(Beginning of Reading text)

New research will create a clearer picture of the oil and gas resource potential that exists off the coast of Nova Scotia
The Nova Scotia Department of Energy has outlined how more geoscience work will proceed as part of the government’s four-year $11.8-million commitment to the second phase of the Offshore Growth Strategy.
“Investments in research and exploration have already paid off for Nova Scotians by attracting more than $2 billion in offshore work commitments,” said Energy Minister Geoff MacLellan. “By taking an innovative approach to offshore development, we’re creating the conditions for future economic growth and sharing the benefits with Nova Scotians through health care, education, roads, internet access and other important public services.”
"Natural Resources Canada is proud to have our geoscience expertise applied to projects all over the country, including Nova Scotia, to contribute to the sustainable development of resources, improve environmental protection and achieve technological innovations,” said Jim Carr, federal Minister of Natural Resources. “Thanks to our collaborative federal-provincial geoscientific research we’re enhancing Canada’s competitiveness, attracting new exploration investment to the region’s energy industries and supporting our federal marine geoscience research priorities."
Phase two of the strategy was announced in March and will include:
collecting core samples and high-resolution mapping information of the ocean bottom and sub bottom
working with Morocco to reconstruct seismic images from 200 million years ago when Morocco and Nova Scotia separated
updating the Play Fairway Analysis with new information from offshore drilling results
building new areas of research and strengthening existing research capacity.

(End of Reading text)
(Beginning of Dataset extract)

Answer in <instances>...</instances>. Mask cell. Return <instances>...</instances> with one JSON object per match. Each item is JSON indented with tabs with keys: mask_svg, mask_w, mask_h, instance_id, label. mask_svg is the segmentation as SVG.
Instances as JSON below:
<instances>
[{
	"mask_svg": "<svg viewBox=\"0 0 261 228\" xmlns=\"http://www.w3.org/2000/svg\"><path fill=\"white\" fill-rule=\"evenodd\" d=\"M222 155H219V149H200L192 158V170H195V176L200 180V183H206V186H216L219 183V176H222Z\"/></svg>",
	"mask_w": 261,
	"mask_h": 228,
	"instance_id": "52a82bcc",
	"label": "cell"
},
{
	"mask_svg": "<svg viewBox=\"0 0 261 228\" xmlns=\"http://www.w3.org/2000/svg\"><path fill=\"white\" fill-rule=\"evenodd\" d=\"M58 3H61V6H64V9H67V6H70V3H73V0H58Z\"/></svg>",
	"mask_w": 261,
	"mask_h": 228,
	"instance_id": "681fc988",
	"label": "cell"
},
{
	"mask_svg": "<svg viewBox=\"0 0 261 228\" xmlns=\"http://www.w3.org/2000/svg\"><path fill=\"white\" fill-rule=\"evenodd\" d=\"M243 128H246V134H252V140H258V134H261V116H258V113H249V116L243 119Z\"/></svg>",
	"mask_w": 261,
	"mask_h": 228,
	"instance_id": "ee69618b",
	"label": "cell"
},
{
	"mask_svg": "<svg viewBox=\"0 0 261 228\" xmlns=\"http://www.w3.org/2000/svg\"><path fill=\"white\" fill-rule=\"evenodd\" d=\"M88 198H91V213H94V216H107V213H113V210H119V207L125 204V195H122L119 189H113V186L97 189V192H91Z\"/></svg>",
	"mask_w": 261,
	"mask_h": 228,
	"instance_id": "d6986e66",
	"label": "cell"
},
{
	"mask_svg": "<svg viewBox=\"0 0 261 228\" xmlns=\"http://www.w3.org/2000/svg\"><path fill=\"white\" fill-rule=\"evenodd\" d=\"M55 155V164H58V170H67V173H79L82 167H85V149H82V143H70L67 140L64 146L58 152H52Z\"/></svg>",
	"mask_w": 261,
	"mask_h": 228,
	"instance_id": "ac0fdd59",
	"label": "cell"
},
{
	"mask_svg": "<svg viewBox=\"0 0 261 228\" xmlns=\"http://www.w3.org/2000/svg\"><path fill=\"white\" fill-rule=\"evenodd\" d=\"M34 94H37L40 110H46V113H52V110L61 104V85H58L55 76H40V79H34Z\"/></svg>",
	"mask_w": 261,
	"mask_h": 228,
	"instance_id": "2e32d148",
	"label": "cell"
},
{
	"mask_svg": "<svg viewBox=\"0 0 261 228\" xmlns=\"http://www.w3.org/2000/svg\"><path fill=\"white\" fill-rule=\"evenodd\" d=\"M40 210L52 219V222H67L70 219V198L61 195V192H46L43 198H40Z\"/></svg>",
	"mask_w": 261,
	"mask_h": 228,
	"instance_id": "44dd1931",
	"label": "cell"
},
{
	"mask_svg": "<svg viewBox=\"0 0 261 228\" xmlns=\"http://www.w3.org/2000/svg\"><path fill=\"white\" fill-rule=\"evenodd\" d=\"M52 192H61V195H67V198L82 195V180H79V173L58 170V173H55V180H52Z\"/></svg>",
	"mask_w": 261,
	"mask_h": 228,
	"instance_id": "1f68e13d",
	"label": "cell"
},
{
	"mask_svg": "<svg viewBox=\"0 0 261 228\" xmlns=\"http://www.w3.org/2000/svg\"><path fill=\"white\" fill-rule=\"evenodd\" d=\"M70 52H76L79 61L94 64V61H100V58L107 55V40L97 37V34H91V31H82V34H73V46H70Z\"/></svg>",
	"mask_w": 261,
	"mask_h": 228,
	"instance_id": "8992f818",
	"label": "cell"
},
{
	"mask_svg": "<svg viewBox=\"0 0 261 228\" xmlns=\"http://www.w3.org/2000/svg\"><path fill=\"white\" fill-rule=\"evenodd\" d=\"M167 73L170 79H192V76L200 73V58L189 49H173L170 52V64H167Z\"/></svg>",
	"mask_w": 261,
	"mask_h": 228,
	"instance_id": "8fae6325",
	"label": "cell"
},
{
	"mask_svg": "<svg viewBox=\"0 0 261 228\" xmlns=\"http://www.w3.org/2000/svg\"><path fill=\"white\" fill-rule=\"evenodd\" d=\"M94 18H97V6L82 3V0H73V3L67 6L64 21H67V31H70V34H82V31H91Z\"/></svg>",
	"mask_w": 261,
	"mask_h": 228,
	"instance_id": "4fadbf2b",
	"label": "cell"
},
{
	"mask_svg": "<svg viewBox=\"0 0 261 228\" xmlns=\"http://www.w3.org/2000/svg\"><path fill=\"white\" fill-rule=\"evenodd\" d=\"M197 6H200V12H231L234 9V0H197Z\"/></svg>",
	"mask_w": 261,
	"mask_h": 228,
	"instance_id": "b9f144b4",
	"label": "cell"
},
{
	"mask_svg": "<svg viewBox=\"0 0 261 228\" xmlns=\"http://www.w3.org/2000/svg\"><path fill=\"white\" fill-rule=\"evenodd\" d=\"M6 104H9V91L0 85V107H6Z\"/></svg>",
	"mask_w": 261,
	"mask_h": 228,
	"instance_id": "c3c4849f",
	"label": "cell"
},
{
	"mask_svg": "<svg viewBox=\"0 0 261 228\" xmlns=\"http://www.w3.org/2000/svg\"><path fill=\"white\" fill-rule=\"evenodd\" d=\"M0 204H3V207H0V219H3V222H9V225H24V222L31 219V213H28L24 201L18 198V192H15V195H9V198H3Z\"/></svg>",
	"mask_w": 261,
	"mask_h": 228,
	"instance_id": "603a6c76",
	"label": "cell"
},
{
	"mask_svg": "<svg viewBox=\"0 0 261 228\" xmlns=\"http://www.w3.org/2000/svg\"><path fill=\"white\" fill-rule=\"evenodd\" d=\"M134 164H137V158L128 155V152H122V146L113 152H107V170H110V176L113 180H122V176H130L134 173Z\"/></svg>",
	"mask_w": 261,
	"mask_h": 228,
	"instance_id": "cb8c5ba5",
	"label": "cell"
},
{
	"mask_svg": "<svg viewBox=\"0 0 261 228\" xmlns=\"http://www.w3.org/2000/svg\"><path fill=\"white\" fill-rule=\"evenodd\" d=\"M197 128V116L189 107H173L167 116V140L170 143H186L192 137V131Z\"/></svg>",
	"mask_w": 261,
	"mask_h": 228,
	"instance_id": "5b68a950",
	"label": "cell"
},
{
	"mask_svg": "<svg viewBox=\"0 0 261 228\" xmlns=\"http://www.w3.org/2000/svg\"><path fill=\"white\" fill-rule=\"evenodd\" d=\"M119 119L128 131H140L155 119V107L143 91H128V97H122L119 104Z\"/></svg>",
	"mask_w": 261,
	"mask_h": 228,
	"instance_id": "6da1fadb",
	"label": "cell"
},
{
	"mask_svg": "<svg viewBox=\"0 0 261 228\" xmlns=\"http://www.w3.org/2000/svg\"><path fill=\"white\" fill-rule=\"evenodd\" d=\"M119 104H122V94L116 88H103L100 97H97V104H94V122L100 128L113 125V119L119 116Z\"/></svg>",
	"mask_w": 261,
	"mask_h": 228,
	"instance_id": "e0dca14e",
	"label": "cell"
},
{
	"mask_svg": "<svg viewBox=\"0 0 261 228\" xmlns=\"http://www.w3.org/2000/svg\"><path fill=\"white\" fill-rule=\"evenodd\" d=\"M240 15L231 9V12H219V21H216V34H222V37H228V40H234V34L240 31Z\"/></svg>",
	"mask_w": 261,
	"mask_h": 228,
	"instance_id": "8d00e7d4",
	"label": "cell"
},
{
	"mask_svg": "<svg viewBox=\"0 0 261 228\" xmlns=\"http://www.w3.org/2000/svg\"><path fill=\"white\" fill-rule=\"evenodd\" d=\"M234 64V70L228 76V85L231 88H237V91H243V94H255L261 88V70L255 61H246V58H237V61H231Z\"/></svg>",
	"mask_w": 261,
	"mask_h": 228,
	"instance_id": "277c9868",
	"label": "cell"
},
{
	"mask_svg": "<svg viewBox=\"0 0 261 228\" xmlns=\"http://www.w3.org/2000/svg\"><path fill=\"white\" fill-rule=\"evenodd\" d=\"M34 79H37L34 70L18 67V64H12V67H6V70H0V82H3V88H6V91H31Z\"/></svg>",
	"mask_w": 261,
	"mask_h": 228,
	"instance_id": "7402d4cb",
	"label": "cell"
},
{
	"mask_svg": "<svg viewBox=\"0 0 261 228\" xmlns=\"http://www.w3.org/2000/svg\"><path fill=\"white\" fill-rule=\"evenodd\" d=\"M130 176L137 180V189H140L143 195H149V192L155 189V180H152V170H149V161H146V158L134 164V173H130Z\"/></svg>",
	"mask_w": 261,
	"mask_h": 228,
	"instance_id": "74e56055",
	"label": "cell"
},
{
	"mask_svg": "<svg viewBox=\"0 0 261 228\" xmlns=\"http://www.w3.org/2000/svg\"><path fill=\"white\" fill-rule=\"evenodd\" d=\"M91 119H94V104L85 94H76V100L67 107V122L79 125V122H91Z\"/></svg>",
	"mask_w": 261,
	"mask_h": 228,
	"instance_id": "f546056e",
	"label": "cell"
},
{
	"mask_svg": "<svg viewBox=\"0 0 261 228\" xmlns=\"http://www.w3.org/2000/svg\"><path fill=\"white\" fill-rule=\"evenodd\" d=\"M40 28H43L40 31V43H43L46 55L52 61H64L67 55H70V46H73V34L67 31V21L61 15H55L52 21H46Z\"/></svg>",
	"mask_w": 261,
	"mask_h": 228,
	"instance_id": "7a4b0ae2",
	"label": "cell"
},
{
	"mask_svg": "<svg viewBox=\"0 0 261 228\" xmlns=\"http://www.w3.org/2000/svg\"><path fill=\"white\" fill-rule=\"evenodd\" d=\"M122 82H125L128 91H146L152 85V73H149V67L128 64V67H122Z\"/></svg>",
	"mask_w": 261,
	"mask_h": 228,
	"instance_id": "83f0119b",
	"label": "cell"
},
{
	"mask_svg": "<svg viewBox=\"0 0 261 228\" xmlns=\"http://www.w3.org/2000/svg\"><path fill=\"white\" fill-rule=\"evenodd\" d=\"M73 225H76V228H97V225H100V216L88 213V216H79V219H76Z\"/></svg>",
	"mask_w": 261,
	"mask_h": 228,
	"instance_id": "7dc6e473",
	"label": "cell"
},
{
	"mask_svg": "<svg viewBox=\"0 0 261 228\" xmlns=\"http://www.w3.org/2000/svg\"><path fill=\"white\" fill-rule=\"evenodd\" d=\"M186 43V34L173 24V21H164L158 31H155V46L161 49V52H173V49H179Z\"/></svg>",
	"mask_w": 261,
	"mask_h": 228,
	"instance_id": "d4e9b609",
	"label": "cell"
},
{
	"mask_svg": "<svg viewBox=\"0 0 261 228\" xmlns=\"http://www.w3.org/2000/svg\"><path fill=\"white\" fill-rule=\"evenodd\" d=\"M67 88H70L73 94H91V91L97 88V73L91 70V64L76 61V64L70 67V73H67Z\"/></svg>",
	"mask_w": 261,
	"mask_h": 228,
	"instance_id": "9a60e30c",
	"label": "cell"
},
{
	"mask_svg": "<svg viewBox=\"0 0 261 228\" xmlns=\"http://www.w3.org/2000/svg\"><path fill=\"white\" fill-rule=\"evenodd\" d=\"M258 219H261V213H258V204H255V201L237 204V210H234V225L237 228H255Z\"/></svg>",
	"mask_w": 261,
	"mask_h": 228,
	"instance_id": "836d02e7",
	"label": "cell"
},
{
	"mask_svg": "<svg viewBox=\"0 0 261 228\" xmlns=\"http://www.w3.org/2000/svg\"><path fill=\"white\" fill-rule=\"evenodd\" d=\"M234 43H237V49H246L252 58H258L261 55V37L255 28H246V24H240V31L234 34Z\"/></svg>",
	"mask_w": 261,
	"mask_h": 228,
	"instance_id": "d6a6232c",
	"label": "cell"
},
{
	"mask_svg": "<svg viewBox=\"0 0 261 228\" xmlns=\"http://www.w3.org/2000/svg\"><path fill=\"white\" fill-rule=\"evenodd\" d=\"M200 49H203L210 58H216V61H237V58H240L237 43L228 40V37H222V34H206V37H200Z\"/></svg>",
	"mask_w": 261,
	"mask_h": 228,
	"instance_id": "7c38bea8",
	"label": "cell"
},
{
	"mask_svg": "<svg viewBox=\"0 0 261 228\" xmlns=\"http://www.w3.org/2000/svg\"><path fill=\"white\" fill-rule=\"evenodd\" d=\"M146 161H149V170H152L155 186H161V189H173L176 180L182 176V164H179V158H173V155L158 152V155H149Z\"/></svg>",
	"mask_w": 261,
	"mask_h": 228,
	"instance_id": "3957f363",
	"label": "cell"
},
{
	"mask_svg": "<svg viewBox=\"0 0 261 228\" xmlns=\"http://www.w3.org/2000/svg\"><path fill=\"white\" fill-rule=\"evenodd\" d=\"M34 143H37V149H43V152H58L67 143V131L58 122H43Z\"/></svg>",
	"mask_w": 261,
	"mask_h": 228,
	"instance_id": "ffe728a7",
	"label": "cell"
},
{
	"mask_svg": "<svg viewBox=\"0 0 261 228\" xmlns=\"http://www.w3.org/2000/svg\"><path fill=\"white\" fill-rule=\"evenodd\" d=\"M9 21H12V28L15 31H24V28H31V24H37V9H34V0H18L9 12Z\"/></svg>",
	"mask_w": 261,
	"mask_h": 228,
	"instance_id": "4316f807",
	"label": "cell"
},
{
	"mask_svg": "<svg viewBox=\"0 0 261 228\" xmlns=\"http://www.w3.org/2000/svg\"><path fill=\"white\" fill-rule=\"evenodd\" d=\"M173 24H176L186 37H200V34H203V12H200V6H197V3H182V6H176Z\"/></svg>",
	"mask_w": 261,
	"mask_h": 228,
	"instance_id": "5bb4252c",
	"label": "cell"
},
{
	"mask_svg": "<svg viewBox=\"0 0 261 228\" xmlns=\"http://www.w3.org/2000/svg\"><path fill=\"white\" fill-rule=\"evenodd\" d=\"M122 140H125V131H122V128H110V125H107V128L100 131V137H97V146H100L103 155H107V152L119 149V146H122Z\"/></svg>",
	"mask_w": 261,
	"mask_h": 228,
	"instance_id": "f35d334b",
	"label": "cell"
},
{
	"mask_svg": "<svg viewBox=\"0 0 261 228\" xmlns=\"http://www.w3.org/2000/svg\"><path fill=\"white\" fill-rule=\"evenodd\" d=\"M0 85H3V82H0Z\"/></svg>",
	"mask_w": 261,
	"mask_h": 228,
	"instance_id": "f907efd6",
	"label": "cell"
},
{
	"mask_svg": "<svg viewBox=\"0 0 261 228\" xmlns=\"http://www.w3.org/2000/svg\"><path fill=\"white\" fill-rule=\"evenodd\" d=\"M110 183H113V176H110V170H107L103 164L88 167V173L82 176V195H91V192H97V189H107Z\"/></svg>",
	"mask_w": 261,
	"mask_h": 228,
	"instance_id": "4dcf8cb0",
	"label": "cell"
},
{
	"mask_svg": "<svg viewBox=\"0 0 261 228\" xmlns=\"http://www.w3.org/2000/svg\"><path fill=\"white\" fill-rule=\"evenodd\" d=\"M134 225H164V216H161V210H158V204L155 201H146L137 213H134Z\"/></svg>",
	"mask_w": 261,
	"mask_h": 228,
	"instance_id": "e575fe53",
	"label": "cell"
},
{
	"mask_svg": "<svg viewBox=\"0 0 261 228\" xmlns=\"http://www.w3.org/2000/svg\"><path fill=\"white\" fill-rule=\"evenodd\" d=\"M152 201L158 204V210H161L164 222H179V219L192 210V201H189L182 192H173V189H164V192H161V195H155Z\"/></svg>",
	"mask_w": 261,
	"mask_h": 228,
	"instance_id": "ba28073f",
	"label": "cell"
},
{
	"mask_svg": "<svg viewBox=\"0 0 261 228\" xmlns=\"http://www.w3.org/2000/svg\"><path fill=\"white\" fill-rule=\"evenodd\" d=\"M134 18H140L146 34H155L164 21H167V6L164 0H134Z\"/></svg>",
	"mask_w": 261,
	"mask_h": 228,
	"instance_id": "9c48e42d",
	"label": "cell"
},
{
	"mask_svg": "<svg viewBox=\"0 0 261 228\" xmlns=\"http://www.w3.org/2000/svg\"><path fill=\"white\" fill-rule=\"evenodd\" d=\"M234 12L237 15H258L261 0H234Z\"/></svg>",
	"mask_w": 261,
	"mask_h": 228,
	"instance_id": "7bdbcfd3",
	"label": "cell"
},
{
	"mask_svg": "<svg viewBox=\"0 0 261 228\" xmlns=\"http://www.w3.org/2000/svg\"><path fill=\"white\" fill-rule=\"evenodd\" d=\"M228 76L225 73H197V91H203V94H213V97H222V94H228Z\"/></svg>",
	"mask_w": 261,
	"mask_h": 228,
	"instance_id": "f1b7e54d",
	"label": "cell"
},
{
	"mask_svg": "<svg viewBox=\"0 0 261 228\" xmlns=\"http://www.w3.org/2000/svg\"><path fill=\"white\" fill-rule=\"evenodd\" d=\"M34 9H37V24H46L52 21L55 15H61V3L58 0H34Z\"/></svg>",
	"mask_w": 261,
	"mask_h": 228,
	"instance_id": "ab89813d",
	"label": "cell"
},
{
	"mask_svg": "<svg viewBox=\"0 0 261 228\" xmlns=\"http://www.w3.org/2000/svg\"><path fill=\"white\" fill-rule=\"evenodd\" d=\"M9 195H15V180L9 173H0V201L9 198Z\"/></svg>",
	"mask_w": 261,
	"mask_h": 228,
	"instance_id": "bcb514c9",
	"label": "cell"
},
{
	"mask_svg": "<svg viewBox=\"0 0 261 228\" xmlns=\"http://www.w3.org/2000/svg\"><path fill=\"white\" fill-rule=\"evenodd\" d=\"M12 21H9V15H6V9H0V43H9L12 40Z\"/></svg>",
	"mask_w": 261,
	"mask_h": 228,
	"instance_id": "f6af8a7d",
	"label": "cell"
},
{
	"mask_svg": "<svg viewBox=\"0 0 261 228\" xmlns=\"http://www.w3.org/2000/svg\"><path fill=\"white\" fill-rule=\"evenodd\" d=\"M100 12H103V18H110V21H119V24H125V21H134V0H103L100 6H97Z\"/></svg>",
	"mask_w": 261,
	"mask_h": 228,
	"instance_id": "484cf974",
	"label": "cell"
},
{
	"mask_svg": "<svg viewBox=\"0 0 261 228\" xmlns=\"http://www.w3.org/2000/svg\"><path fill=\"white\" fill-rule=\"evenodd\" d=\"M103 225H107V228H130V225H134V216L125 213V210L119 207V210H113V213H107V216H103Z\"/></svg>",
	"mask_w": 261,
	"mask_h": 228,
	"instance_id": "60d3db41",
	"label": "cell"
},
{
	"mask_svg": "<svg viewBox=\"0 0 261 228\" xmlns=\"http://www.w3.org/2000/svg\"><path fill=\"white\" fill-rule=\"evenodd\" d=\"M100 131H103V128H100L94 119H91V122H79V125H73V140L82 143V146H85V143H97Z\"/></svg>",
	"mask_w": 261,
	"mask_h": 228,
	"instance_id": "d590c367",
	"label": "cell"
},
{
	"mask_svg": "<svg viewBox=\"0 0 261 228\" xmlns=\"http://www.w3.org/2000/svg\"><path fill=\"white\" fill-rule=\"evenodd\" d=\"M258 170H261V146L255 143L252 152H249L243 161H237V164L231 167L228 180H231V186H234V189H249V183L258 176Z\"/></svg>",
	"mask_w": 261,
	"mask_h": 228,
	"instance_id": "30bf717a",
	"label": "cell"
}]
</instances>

(End of Dataset extract)

Problem set –
• 1. Please repeat the offshore strategy announcement from "Phase two of" to "existing research capacity.", substituting "sediment samples" for "core samples".
• 2. According to the offshore strategy announcement, how much has the government committed to the second phase of the Offshore Growth Strategy, and over how many years?
• 3. Translate this sentence from the offshore strategy announcement into Spanish: "The Nova Scotia Department of Energy has outlined how more geoscience work will proceed as part of the government’s four-year $11.8-million commitment to the second phase of the Offshore Growth Strategy."
The material plays no part in this work.

Task responses –
• 1.
Phase two of the strategy was announced in March and will include:
collecting sediment samples and high-resolution mapping information of the ocean bottom and sub bottom
working with Morocco to reconstruct seismic images from 200 million years ago when Morocco and Nova Scotia separated
updating the Play Fairway Analysis with new information from offshore drilling results
building new areas of research and strengthening existing research capacity.

• 2. $11.8 million over four years.

• 3. El Departamento de Energía de Nueva Escocia ha explicado cómo se llevará a cabo más trabajo geocientífico como parte del compromiso del gobierno, de cuatro años y 11,8 millones de dólares, con la segunda fase de la Estrategia de Crecimiento en Alta Mar.